• **Available data**
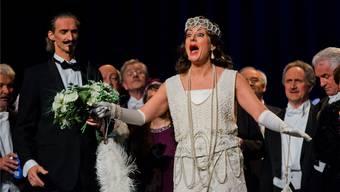 Umschwärmt: Sopranistin Barbara Buhofer in der Rolle der Operettendiva Odette Darimonde. Emanuel Freudiger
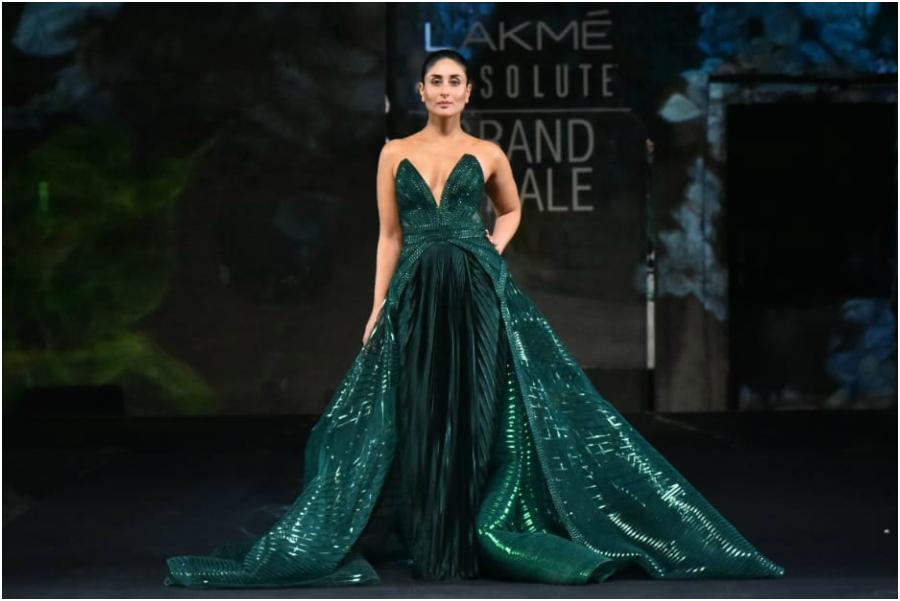 Kareena Kapoor Showstopper Lakme Fashion Week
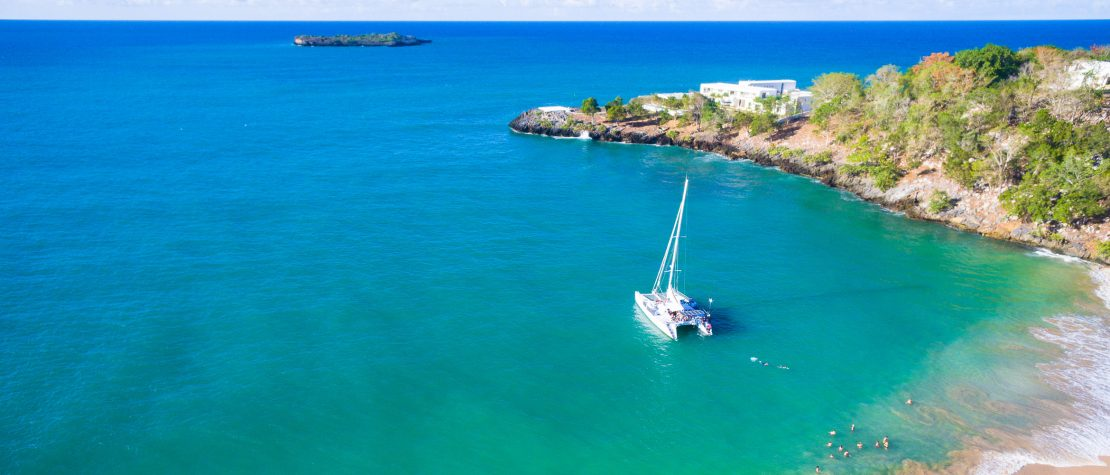 catamaran-turquoise-sea-cove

• **The problem**
Give back the full listing verbatim, skipping each picture.

• **Answer area**
 Umschwärmt: Sopranistin Barbara Buhofer in der Rolle der Operettendiva Odette Darimonde. Emanuel Freudiger
 Kareena Kapoor Showstopper Lakme Fashion Week
 catamaran-turquoise-sea-cove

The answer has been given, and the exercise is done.